● Assignment
Restate word for word the entries below, starting at the line with "Henri Barbusse - Feu..., Inbunden" and ending at the line with "OLYMPIA KYKLOS - VOL03". Keep both end lines and omit the pictures.

● Recorded information
-- Opening Marker --

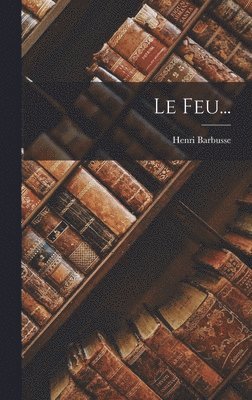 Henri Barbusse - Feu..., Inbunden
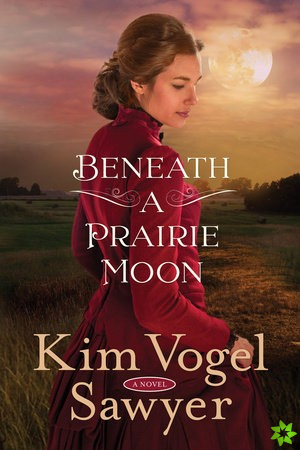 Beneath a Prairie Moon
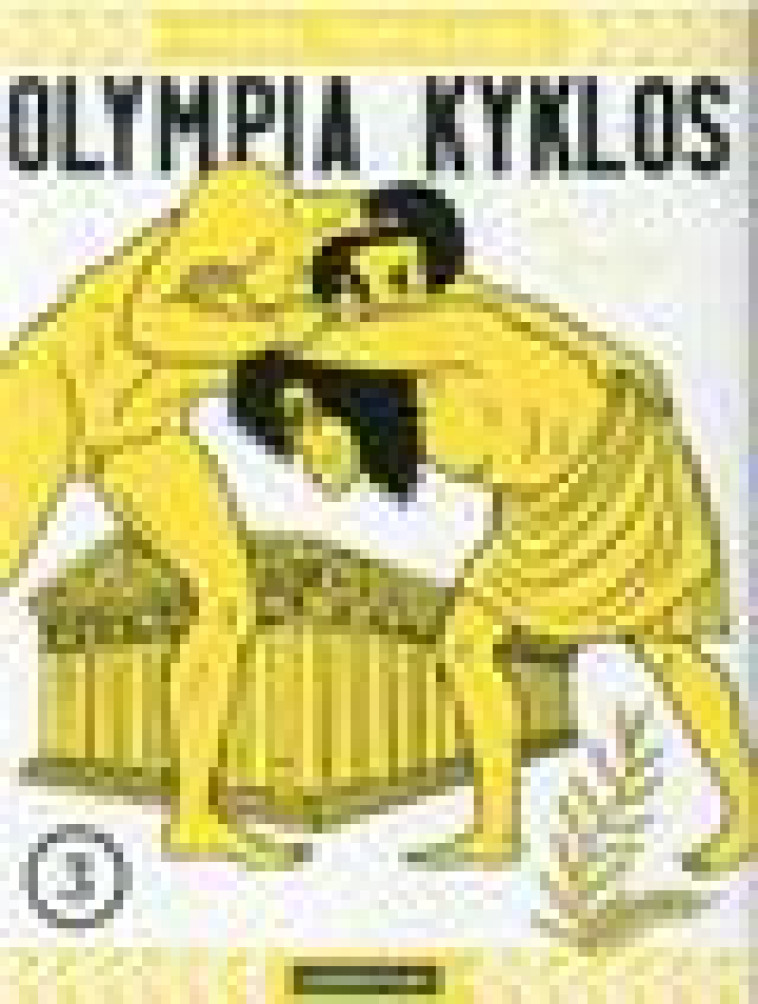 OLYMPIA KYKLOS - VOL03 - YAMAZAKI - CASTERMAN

-- Closing Marker --
-- Opening Marker --

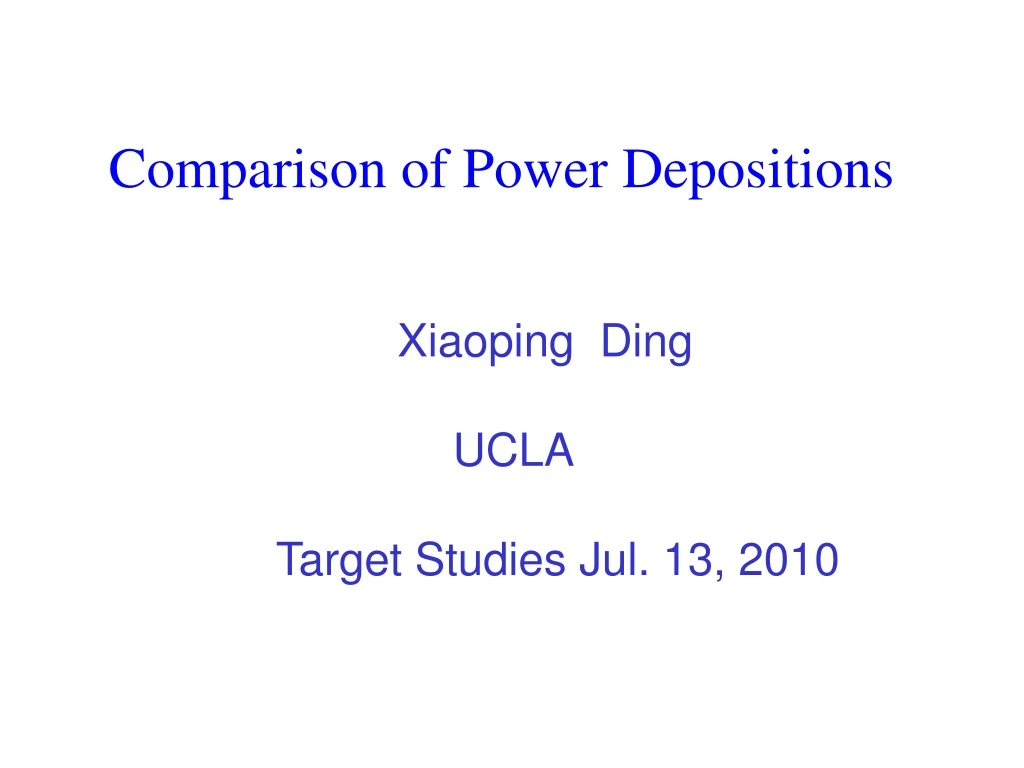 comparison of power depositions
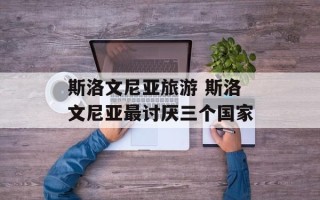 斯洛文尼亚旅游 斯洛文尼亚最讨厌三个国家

-- Closing Marker --

● Written response
 Henri Barbusse - Feu..., Inbunden
 Beneath a Prairie Moon
 OLYMPIA KYKLOS - VOL03 - YAMAZAKI - CASTERMAN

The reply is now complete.